Records from a dataset:
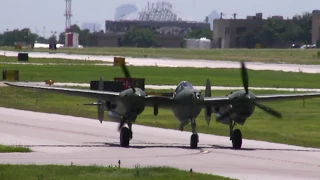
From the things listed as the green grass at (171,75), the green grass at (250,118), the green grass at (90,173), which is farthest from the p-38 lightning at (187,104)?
the green grass at (171,75)

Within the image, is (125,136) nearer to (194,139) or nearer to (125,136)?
(125,136)

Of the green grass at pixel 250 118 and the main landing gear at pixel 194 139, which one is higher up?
the main landing gear at pixel 194 139

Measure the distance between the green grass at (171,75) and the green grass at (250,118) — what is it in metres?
16.1

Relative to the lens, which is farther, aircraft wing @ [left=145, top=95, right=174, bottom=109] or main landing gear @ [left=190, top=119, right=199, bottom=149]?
main landing gear @ [left=190, top=119, right=199, bottom=149]

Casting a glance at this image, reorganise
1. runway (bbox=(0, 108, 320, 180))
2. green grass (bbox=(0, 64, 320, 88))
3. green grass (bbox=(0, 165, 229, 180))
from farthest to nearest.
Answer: green grass (bbox=(0, 64, 320, 88)) → runway (bbox=(0, 108, 320, 180)) → green grass (bbox=(0, 165, 229, 180))

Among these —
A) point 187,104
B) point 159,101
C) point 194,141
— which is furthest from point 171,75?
point 187,104

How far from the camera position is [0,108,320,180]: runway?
31.0 m

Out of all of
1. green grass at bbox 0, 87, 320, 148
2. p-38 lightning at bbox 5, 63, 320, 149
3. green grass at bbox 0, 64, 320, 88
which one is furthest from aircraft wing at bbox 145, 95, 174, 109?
green grass at bbox 0, 64, 320, 88

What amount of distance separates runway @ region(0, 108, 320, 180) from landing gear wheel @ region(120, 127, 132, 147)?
31 centimetres

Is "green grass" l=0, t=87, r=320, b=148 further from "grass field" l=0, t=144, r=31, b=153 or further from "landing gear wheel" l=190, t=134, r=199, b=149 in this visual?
"grass field" l=0, t=144, r=31, b=153

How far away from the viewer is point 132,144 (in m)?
38.8

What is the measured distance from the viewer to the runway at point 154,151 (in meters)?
31.0

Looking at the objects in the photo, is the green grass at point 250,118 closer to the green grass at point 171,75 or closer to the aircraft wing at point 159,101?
the aircraft wing at point 159,101

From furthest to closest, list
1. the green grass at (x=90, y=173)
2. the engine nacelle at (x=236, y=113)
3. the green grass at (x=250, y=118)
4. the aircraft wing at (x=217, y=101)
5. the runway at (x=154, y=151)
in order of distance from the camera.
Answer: the green grass at (x=250, y=118) → the aircraft wing at (x=217, y=101) → the engine nacelle at (x=236, y=113) → the runway at (x=154, y=151) → the green grass at (x=90, y=173)
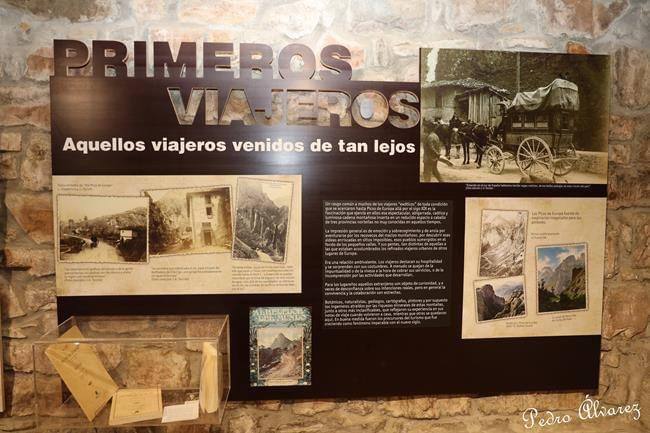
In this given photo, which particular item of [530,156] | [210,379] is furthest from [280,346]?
[530,156]

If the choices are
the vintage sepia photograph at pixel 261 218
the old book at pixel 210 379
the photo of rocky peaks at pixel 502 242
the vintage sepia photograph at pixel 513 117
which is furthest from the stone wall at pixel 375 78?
the vintage sepia photograph at pixel 261 218

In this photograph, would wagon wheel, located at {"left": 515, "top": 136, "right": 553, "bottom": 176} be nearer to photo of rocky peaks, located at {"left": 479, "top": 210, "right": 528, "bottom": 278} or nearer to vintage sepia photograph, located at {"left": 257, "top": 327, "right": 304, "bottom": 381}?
photo of rocky peaks, located at {"left": 479, "top": 210, "right": 528, "bottom": 278}

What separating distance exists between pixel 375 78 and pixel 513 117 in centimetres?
62

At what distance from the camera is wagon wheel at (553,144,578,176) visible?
1886 millimetres

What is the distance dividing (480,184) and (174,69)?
135cm

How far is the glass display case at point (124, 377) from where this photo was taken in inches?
59.7

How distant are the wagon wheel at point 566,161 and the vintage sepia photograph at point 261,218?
1156mm

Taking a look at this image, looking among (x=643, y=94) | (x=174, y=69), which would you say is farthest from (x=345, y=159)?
(x=643, y=94)

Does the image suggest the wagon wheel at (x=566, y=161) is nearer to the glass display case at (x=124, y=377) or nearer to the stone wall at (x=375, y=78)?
the stone wall at (x=375, y=78)

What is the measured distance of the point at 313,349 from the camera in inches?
73.2

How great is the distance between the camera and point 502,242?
1.88 metres

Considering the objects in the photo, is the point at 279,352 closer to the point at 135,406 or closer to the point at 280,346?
the point at 280,346

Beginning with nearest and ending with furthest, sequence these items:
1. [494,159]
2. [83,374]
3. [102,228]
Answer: [83,374] < [102,228] < [494,159]

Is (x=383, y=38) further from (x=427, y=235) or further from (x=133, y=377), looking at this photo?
(x=133, y=377)
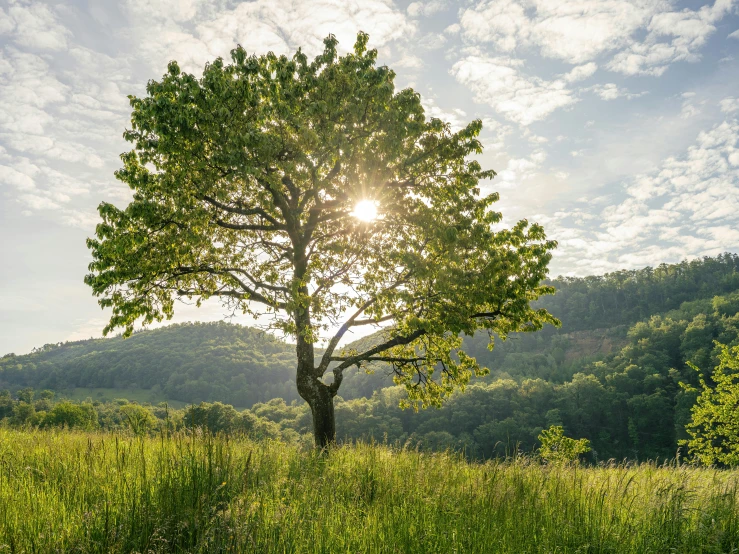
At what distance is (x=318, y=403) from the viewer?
49.0 feet

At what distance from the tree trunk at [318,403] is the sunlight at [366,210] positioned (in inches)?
233

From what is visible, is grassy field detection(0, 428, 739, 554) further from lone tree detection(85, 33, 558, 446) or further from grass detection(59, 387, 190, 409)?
grass detection(59, 387, 190, 409)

▸ DIRECTIONS FOR THIS TASK:
Omit every image. Quote each record exactly.

▸ THE COMPLETED TASK:
From the things listed as the green grass at (171,75), the green grass at (250,118), the green grass at (90,173), which is farthest from the p-38 lightning at (187,104)?
the green grass at (171,75)

Within the image, is (125,136) nearer to (194,139) or nearer to (125,136)?
(125,136)

Of the green grass at pixel 250 118 and the main landing gear at pixel 194 139, which one is higher up?
the main landing gear at pixel 194 139

Measure the distance between the green grass at (171,75) and the green grass at (250,118) — what is it in metres?
16.1

Relative to the lens, which is farther, aircraft wing @ [left=145, top=95, right=174, bottom=109] or main landing gear @ [left=190, top=119, right=199, bottom=149]?
main landing gear @ [left=190, top=119, right=199, bottom=149]

Casting a glance at this image, reorganise
1. runway (bbox=(0, 108, 320, 180))
2. green grass (bbox=(0, 64, 320, 88))
3. green grass (bbox=(0, 165, 229, 180))
from farthest to nearest.
Answer: green grass (bbox=(0, 64, 320, 88)) → runway (bbox=(0, 108, 320, 180)) → green grass (bbox=(0, 165, 229, 180))

Among these —
A) point 187,104
B) point 159,101
C) point 194,141
— which is furthest from point 171,75?
point 187,104

How far from the camera position is [0,108,320,180]: runway?
31.0 m

Out of all of
1. green grass at bbox 0, 87, 320, 148
2. p-38 lightning at bbox 5, 63, 320, 149
3. green grass at bbox 0, 64, 320, 88
which one is furthest from aircraft wing at bbox 145, 95, 174, 109?
green grass at bbox 0, 64, 320, 88

What amount of distance separates runway @ region(0, 108, 320, 180) from landing gear wheel @ region(120, 127, 132, 147)?
31 centimetres

Is "green grass" l=0, t=87, r=320, b=148 further from "grass field" l=0, t=144, r=31, b=153 or further from "landing gear wheel" l=190, t=134, r=199, b=149 in this visual?
"grass field" l=0, t=144, r=31, b=153

How far away from the viewer is point 132,144 (in m)?
38.8

What is the measured distance from the viewer to the runway at point 154,151 (in meters)?
31.0

Looking at the objects in the photo, is the green grass at point 250,118 closer to the green grass at point 171,75 or closer to the aircraft wing at point 159,101?
the aircraft wing at point 159,101

From furthest to closest, list
1. the green grass at (x=90, y=173)
2. the engine nacelle at (x=236, y=113)
3. the green grass at (x=250, y=118)
4. the aircraft wing at (x=217, y=101)
5. the runway at (x=154, y=151)
in order of distance from the camera.
Answer: the green grass at (x=250, y=118) → the aircraft wing at (x=217, y=101) → the engine nacelle at (x=236, y=113) → the runway at (x=154, y=151) → the green grass at (x=90, y=173)
In this given photo, which particular item of [530,156] | [210,379] is furthest from [280,346]?
[530,156]

If the choices are
the vintage sepia photograph at pixel 261 218
the old book at pixel 210 379
the photo of rocky peaks at pixel 502 242
the vintage sepia photograph at pixel 513 117
which is furthest from the stone wall at pixel 375 78?
the vintage sepia photograph at pixel 261 218

In this photograph, would wagon wheel, located at {"left": 515, "top": 136, "right": 553, "bottom": 176} be nearer to photo of rocky peaks, located at {"left": 479, "top": 210, "right": 528, "bottom": 278} or nearer to vintage sepia photograph, located at {"left": 257, "top": 327, "right": 304, "bottom": 381}?
photo of rocky peaks, located at {"left": 479, "top": 210, "right": 528, "bottom": 278}

What separating distance exists between pixel 375 78 and pixel 513 117 in centimetres?
62

At what distance from the camera is wagon wheel at (553,144,578,176) visible?
1886 millimetres

What is the distance dividing (480,184) and (174,69)?
135cm

How far is the glass display case at point (124, 377) from where this photo was taken in inches?
59.7

How distant are the wagon wheel at point 566,161 and the vintage sepia photograph at point 261,218?
1156mm

Taking a look at this image, looking among (x=643, y=94) | (x=174, y=69), which would you say is farthest from (x=345, y=159)?
(x=643, y=94)

Does the image suggest the wagon wheel at (x=566, y=161) is nearer to the glass display case at (x=124, y=377) or nearer to the stone wall at (x=375, y=78)?
the stone wall at (x=375, y=78)

What is the measured distance of the point at 313,349 from the camera in inches?
73.2

How great is the distance between the camera and point 502,242?
1.88 metres

Considering the objects in the photo, is the point at 279,352 closer to the point at 135,406 or closer to the point at 280,346?
the point at 280,346

Beginning with nearest and ending with furthest, sequence these items:
1. [494,159]
2. [83,374]
3. [102,228]
Answer: [83,374] < [102,228] < [494,159]

Is (x=383, y=38) further from (x=427, y=235) or further from (x=133, y=377), looking at this photo?
(x=133, y=377)
At what distance is (x=318, y=403) from the viewer?
49.0 feet

At what distance from the tree trunk at [318,403] is the sunlight at [366,210] positioned (in inches)?
233

From what is visible, is grassy field detection(0, 428, 739, 554) further from lone tree detection(85, 33, 558, 446) or further from grass detection(59, 387, 190, 409)?
grass detection(59, 387, 190, 409)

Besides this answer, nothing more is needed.